# Introduction

This paper builds off of ideas from PointNet (Qi et al., 2017). The name PointNet is derived from the network's input - a point cloud. A point cloud is a set of three dimensional points that each have coordinates $(x,y,z)$. These coordinates usually represent the surface of an object. For example, a point cloud describing the shape of a torus is shown below.

Point cloud torus

Processing point clouds is important in applications such as autonomous driving where point clouds are collected from an onboard LiDAR sensor. These point clouds can then be used for object detection. However, point clouds are challenging to process because:

1. They are unordered. If $N$ is the number of points in a point cloud, then there are $N!$ permutations that the point cloud can be represented.
2. The spatial arrangement of the points contains useful information, thus it needs to be encoded.
3. The function processing the point cloud needs to be invariant to transformations such as rotation and translations of all points.

Previously, typical point cloud processing methods handled the challenges of point clouds by transforming the data with a 3D voxel grid or by representing the point cloud with multiple 2D images. When PointNet was introduced, it was novel because it directly took points as its input. PointNet++ improves on PointNet by using a hierarchical method to better capture local structures of the point cloud.

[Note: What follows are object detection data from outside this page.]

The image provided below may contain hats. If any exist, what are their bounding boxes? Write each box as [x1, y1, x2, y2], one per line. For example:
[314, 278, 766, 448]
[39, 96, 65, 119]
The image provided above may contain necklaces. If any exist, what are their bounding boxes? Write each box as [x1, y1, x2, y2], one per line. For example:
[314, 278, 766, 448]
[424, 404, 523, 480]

Examples of point clouds and their associated task. Classification (left), part segmentation (centre), scene segmentation (right)

# Related Work

This paper provides a new network to understand point clouds. CNNs are the most prominent deep networks which find features in images/videos. However, the convolution process is not applicable to point clouds as point clouds contain unordered set of points with distance metric. Some techniques apply deep learning to unordered sets however they don't account for the distance metric in their model and are sensitive to translation and global normalization. Techniques like volumetric grids and geometric graphs work on the 3D metric space but the problem of non-uniform sampling density hasn't been considered.

# Review of PointNet

The PointNet architecture is shown below. The input of the network is $n$ points, which each have $(x,y,z)$ coordinates. Each point is processed individually through a multi-layer perceptron (MLP). This network creates an encoding for each point; in the diagram, each point is represented by a 1024 dimension vector. Then, using a max pool layer a vector is created that represents the "global signature" of a point cloud. If classification is the task, this global signature is processed by another MLP to compute the classification scores. If segmentation is the task, this global signature is appended to to each point from the "nx64" layer, and these points are processed by a MLP to compute a semantic category score for each point.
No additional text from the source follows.